• _Excerpted passage_
=== Section Start ===
So you want to create a medicine club:
Create resources about work experience: the importance of volunteering (for example at the NHS), virtual work experience programs (BSMS virtual work experience, springpod NHS virtual work experience, observeGP). Communication skills are essential in medicine so, for example, for your year 12 work experience, anything that helps improve your communication is good - working with children in a nursery or primary school. As you need to adjust you ways of communication so it is understood - using hand gestures, speaking slowly and clearly, using pictures…
Super-curricular activities to show passion for medicine: books (When Breath Becomes Air), making your own research report on a topic in biology,
https://www.ncbi.nlm.nih.gov/books/NBK26876/#:~:text=The%20hypothesis%20that%20RNA%20preceded,gradually%20been%20replaced%20by%20RNA. This website is good to find articles that dont need signing in with an institution login.
UCAT and its preparation: The entrance exam is tough - especially the time pressure. Slowly develop the skills it tests you on. For example, for the verbal reasoning section, practice speed reading.
https://www.mindtools.com/aokg6bn/speed-reading For the abstract reasoning, train your pattern recognition skills to be systematic
Medical schools: All medical schools have different selection criteria and selection process. So apply to medical schools that have a lower chance of rejecting you. For example, Exeter is the most lenient towards GCSE’s requiring only level 4 or above in English Language. But Nottingham scores you out of 152 points. 60 points for the SJT banding, 60 points for your UCAT score, 32 points for GCSE (a 9 grade is worth 4 points, 8 is worth 3 points, 7 is worth 2 points, 6 is worth 1 point), requiring a minimum 6 in maths and english. A Levels range from AAA to A*AA to A*A*A. With subjects typically being biology, or chemistry required (both or one of them with another science). So it is important to research all medical schools selection process - especially when it involves the UCAT score.
Alternative routes to medicine: Foundation year (if your A Levels are not what medical schools want, for example, if you didn't do biology or chemistry), graduate medicine.
Interview practice: Your personal statement, UCAT score, GCSE’s, A Level predicted grades all helped you get to interview. So it is time to practice. It is easy to write your passion for medicine, but speaking it is different. Especially with multi mini interviews.
=== Section End ===
• _Activities_
1/ Copy everything in the medicine club guide above from "UCAT and its" down to "practice speed reading.", word for word.
2/ According to the medicine club guide above, how many of Nottingham's 152 points come from GCSE results?

• _Exercise data_
=== Section Start ===
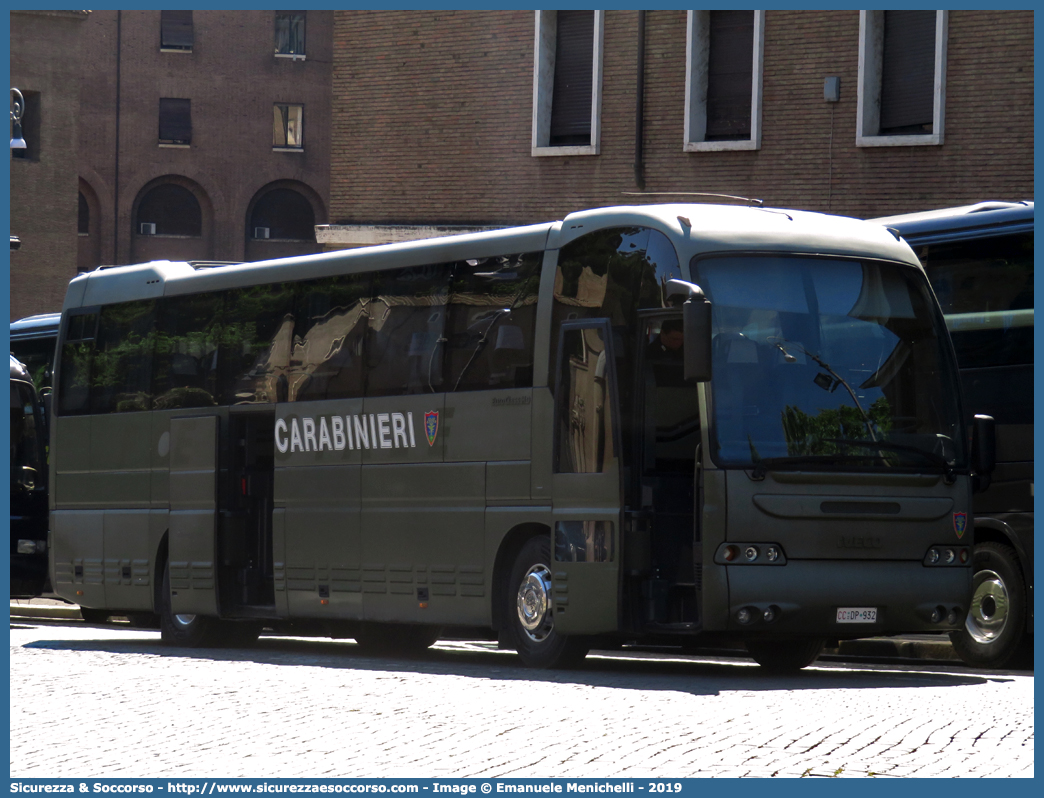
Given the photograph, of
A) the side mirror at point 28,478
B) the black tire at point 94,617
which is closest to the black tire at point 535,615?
the black tire at point 94,617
=== Section End ===
• _Task solutions_
1/
UCAT and its preparation: The entrance exam is tough - especially the time pressure. Slowly develop the skills it tests you on. For example, for the verbal reasoning section, practice speed reading.

2/ 32 points